> [DESCRIPTION OF THE TASK] Reproduce every item below word for word, with no changes to its wording or punctuation.

BEGIN

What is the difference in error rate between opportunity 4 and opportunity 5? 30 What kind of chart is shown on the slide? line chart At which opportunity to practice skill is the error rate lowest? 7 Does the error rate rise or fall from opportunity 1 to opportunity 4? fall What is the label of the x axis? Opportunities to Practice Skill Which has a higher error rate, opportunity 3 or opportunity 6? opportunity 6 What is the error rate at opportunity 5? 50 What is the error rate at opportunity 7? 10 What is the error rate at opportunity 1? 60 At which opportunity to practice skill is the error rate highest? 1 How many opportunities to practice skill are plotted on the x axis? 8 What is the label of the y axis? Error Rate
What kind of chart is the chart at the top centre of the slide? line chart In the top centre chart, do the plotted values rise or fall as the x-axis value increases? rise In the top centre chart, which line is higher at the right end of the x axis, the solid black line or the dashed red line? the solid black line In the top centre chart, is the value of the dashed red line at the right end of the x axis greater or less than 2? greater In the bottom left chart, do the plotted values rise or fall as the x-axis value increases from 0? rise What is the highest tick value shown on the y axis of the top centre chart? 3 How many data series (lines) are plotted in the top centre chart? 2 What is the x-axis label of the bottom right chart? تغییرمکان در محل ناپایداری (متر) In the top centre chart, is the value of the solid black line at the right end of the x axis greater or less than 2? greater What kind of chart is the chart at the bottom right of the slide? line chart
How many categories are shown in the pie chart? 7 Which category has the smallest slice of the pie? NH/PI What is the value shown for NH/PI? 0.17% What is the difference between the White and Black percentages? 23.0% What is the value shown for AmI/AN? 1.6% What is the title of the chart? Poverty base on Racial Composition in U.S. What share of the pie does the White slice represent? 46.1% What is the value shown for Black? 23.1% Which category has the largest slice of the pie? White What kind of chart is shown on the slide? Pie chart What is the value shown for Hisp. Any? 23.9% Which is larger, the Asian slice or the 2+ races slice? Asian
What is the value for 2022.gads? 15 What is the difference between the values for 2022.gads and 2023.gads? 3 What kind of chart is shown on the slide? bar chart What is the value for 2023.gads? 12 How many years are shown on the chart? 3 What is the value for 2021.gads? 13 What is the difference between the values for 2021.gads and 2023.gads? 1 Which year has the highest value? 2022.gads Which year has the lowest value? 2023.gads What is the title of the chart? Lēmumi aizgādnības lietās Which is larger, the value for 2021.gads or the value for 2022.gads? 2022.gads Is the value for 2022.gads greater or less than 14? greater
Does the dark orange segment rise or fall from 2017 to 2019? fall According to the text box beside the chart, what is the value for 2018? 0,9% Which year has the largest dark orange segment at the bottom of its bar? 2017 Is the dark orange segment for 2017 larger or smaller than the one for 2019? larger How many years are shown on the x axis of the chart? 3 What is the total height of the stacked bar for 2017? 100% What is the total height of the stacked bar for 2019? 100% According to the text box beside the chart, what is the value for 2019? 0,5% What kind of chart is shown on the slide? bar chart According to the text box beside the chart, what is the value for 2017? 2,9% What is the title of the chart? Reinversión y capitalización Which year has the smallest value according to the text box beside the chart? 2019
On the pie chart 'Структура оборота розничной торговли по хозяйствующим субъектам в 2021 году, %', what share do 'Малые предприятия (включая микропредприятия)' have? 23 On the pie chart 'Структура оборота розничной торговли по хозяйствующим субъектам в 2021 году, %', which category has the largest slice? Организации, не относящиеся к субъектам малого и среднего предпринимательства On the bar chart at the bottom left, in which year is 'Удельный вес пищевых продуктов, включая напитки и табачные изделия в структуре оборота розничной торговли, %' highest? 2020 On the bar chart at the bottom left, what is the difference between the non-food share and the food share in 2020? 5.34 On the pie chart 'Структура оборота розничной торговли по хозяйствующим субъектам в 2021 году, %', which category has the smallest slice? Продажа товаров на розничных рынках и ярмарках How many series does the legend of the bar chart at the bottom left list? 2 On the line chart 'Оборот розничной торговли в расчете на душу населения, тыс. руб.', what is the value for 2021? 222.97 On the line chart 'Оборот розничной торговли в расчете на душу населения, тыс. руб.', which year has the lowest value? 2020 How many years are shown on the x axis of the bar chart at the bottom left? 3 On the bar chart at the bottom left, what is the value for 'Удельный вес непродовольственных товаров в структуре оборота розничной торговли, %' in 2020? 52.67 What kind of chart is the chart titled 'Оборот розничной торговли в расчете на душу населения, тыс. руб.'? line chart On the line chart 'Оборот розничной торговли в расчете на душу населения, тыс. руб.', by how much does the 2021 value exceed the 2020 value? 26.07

END

> [ANSWER FOR THIS EXERCISE]
What is the difference in error rate between opportunity 4 and opportunity 5? 30 What kind of chart is shown on the slide? line chart At which opportunity to practice skill is the error rate lowest? 7 Does the error rate rise or fall from opportunity 1 to opportunity 4? fall What is the label of the x axis? Opportunities to Practice Skill Which has a higher error rate, opportunity 3 or opportunity 6? opportunity 6 What is the error rate at opportunity 5? 50 What is the error rate at opportunity 7? 10 What is the error rate at opportunity 1? 60 At which opportunity to practice skill is the error rate highest? 1 How many opportunities to practice skill are plotted on the x axis? 8 What is the label of the y axis? Error Rate
What kind of chart is the chart at the top centre of the slide? line chart In the top centre chart, do the plotted values rise or fall as the x-axis value increases? rise In the top centre chart, which line is higher at the right end of the x axis, the solid black line or the dashed red line? the solid black line In the top centre chart, is the value of the dashed red line at the right end of the x axis greater or less than 2? greater In the bottom left chart, do the plotted values rise or fall as the x-axis value increases from 0? rise What is the highest tick value shown on the y axis of the top centre chart? 3 How many data series (lines) are plotted in the top centre chart? 2 What is the x-axis label of the bottom right chart? تغییرمکان در محل ناپایداری (متر) In the top centre chart, is the value of the solid black line at the right end of the x axis greater or less than 2? greater What kind of chart is the chart at the bottom right of the slide? line chart
How many categories are shown in the pie chart? 7 Which category has the smallest slice of the pie? NH/PI What is the value shown for NH/PI? 0.17% What is the difference between the White and Black percentages? 23.0% What is the value shown for AmI/AN? 1.6% What is the title of the chart? Poverty base on Racial Composition in U.S. What share of the pie does the White slice represent? 46.1% What is the value shown for Black? 23.1% Which category has the largest slice of the pie? White What kind of chart is shown on the slide? Pie chart What is the value shown for Hisp. Any? 23.9% Which is larger, the Asian slice or the 2+ races slice? Asian
What is the value for 2022.gads? 15 What is the difference between the values for 2022.gads and 2023.gads? 3 What kind of chart is shown on the slide? bar chart What is the value for 2023.gads? 12 How many years are shown on the chart? 3 What is the value for 2021.gads? 13 What is the difference between the values for 2021.gads and 2023.gads? 1 Which year has the highest value? 2022.gads Which year has the lowest value? 2023.gads What is the title of the chart? Lēmumi aizgādnības lietās Which is larger, the value for 2021.gads or the value for 2022.gads? 2022.gads Is the value for 2022.gads greater or less than 14? greater
Does the dark orange segment rise or fall from 2017 to 2019? fall According to the text box beside the chart, what is the value for 2018? 0,9% Which year has the largest dark orange segment at the bottom of its bar? 2017 Is the dark orange segment for 2017 larger or smaller than the one for 2019? larger How many years are shown on the x axis of the chart? 3 What is the total height of the stacked bar for 2017? 100% What is the total height of the stacked bar for 2019? 100% According to the text box beside the chart, what is the value for 2019? 0,5% What kind of chart is shown on the slide? bar chart According to the text box beside the chart, what is the value for 2017? 2,9% What is the title of the chart? Reinversión y capitalización Which year has the smallest value according to the text box beside the chart? 2019
On the pie chart 'Структура оборота розничной торговли по хозяйствующим субъектам в 2021 году, %', what share do 'Малые предприятия (включая микропредприятия)' have? 23 On the pie chart 'Структура оборота розничной торговли по хозяйствующим субъектам в 2021 году, %', which category has the largest slice? Организации, не относящиеся к субъектам малого и среднего предпринимательства On the bar chart at the bottom left, in which year is 'Удельный вес пищевых продуктов, включая напитки и табачные изделия в структуре оборота розничной торговли, %' highest? 2020 On the bar chart at the bottom left, what is the difference between the non-food share and the food share in 2020? 5.34 On the pie chart 'Структура оборота розничной торговли по хозяйствующим субъектам в 2021 году, %', which category has the smallest slice? Продажа товаров на розничных рынках и ярмарках How many series does the legend of the bar chart at the bottom left list? 2 On the line chart 'Оборот розничной торговли в расчете на душу населения, тыс. руб.', what is the value for 2021? 222.97 On the line chart 'Оборот розничной торговли в расчете на душу населения, тыс. руб.', which year has the lowest value? 2020 How many years are shown on the x axis of the bar chart at the bottom left? 3 On the bar chart at the bottom left, what is the value for 'Удельный вес непродовольственных товаров в структуре оборота розничной торговли, %' in 2020? 52.67 What kind of chart is the chart titled 'Оборот розничной торговли в расчете на душу населения, тыс. руб.'? line chart On the line chart 'Оборот розничной торговли в расчете на душу населения, тыс. руб.', by how much does the 2021 value exceed the 2020 value? 26.07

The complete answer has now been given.